Three weeks ago insideARM wrote about the latest developments in the Department of Education (ED) Debt Collection Services RFP. Now that the holiday season is over it is time to examine the impacts of that news. Interested companies are in full-fledged scramble mode.

Initial questions were due on December 21st. Most industry people expect ED responses to those questions by mid to late next week, leaving just 1 week to complete a response to the RFP under the current timeframe. The current response date is January 22, 2016 at 5:00pm EST.

In addition to simply writing the response ARM firms are working overtime on related matters.

Sub-Contracting Requirements

The ED sub-contracting goals are spelled out in the RFP materials.

Prime Subcontracting Total Dollars

Subcontract Total Dollars
Small Business subcontracts 31%


Small Disadvantaged Business subcontracts 5.0%


Women-Owned Small Business subcontracts 5.0%


HUBZone subcontracts 3.0%


Service Disabled Veteran-Owned Small Business subcontracts 3.0%



In addition to laying out other requirements related to subcontracting, the newly-released ED solicitation requires bidders to “list all subcontractors.”  It appears that this provision requires bidders to pre-select subcontractors and name those within their response.  Failure to receive a rating of “acceptable” in the plan to meet sub-contracting goals may jeopardize a company’s eligibility for a contract award.

As a result, any firm looking to obtain an “acceptable” rating in the subcontracting goals is talking to any and all potential subcontracting possibilities.

Building the “Resume”

One important aspect of any RFP response is showing the expertise to handle the work. The ED RFP is no different. Companies serious about the ED RFP are looking to beef up their “resume.” The company resume can be enhanced by PEOPLE.  If you are an individual with significant Operations experience in collecting federal student loans you are in demand. Serious companies are looking for experienced talent. However, if you are an individual with such experience you would be well served to have an agreement with a potential suitor as to your fate in the event the company is not successful in their attempt to gain the contract.

Why the ED contract is important

A contract with ED (or a sub-contract with a company that gains the ED business) is still one of the most coveted contacts in the ARM industry.  For the successful company an awards will have a Base Ordering Period of five (5) years with a single, five (5) year Optional Ordering Period. That is significant. Additionally, in spite of the recent and expected future fee reductions, the ED work has been very profitable for companies. It will be profitable in the future. Finally, the volume (number of accounts and balances) of student loans continues to grow. The business is very desirable.

Risks – Front Loaded Costs and Expenses

Though the ED contract has historically been quite lucrative in the long run, there are associated risks.  Depending on a company’s current IT and physical security infrastructure there can be significant up-front capital expenditures required.
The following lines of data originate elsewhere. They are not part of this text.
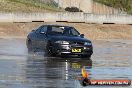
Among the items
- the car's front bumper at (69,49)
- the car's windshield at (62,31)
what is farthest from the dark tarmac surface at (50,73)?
the car's windshield at (62,31)

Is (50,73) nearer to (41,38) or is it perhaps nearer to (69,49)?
(69,49)

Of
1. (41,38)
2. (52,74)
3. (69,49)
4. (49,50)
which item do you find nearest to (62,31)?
(41,38)

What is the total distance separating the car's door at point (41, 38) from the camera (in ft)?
88.8

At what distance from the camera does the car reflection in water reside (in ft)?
50.1

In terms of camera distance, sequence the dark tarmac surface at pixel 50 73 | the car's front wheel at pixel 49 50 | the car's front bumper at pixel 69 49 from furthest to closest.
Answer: the car's front wheel at pixel 49 50 < the car's front bumper at pixel 69 49 < the dark tarmac surface at pixel 50 73

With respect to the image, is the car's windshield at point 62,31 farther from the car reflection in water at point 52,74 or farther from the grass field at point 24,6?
the grass field at point 24,6

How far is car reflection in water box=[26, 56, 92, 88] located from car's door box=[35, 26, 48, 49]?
313 centimetres

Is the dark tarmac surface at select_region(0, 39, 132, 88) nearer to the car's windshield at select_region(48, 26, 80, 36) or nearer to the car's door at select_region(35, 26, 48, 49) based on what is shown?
the car's door at select_region(35, 26, 48, 49)

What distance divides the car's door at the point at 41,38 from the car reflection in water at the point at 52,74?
313cm

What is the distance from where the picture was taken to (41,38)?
27703mm

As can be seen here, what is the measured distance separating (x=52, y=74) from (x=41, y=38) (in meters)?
9.94

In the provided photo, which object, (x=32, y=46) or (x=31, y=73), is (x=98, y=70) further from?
(x=32, y=46)

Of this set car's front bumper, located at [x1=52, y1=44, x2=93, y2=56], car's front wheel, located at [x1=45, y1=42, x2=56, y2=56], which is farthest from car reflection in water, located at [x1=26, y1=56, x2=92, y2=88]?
car's front wheel, located at [x1=45, y1=42, x2=56, y2=56]

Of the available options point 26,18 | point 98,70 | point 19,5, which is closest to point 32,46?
point 98,70
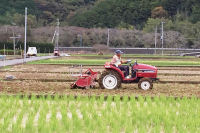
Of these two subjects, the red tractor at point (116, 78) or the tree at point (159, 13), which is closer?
the red tractor at point (116, 78)

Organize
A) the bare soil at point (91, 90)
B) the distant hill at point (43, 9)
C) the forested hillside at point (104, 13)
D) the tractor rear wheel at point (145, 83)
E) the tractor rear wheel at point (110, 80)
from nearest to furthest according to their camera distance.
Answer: the bare soil at point (91, 90)
the tractor rear wheel at point (110, 80)
the tractor rear wheel at point (145, 83)
the forested hillside at point (104, 13)
the distant hill at point (43, 9)

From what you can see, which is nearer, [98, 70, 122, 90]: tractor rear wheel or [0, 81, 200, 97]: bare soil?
[0, 81, 200, 97]: bare soil

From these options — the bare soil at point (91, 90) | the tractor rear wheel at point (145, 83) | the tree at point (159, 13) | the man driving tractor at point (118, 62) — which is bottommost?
the bare soil at point (91, 90)

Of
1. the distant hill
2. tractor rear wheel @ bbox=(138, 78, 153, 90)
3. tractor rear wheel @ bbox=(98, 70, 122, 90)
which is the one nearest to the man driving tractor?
tractor rear wheel @ bbox=(98, 70, 122, 90)

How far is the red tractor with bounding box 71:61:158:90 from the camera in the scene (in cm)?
1483

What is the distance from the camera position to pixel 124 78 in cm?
1485

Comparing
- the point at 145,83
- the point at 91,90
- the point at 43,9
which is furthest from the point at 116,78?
the point at 43,9

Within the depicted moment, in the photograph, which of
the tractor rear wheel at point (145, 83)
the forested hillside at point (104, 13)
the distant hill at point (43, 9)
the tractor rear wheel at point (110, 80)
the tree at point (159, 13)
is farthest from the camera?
the distant hill at point (43, 9)

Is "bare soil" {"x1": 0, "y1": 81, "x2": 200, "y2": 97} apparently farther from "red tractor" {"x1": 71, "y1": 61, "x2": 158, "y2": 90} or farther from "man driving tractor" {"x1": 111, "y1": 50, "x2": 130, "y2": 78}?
"man driving tractor" {"x1": 111, "y1": 50, "x2": 130, "y2": 78}

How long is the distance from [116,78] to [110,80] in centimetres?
21

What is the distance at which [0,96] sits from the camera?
41.3 ft

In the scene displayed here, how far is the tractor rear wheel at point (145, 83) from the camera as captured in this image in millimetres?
15035

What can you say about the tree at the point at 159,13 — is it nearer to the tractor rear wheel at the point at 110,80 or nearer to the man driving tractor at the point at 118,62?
the man driving tractor at the point at 118,62

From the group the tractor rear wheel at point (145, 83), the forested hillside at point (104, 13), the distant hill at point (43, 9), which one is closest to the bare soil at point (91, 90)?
the tractor rear wheel at point (145, 83)
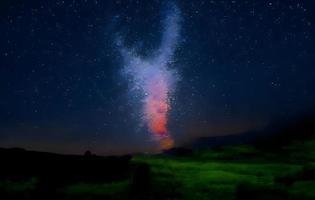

Second, because the bulk of the potential fees (typically 65-70%) are associated with rehabilitation efforts, revenue is delayed 9-10 months after initial work efforts on those accounts. Thus, the typical ED contract is not profitable until rehabilitation revenue begins in earnest. This is often referred to as the “ramp-up period.” During the ramp-up period expenses (primarily wages) will dramatically exceed revenue. As a result, the ED contract is not profitable during that ramp-up period.  A company must be willing to operate that segment of the business at a loss during that time frame.


insideARM has spoken to several industry “experts” on the ED business.  The responses to the RFP are due on January 22, 2016. Few are confident that date will not be changed.  The initial solicitation began in 2013. Two years later it was cancelled and replaced by the current RFP.

It is unclear how many responses ED will receive from this RFP. More than 40 companies had made their way to Phase II of the process before the initial RFP was withdrawn. One would expect a similar or greater number of companies responding to this request.

It will take time and effort to go through the responses.  We have been unable to obtain any consistent “guess” on the timing of any awards.

Finally, once any award announcement is made it is likely, based on prior history, that there will be protests filed by a company that did not receive an award.  Protests could delay the placement of new accounts for an extended period of time.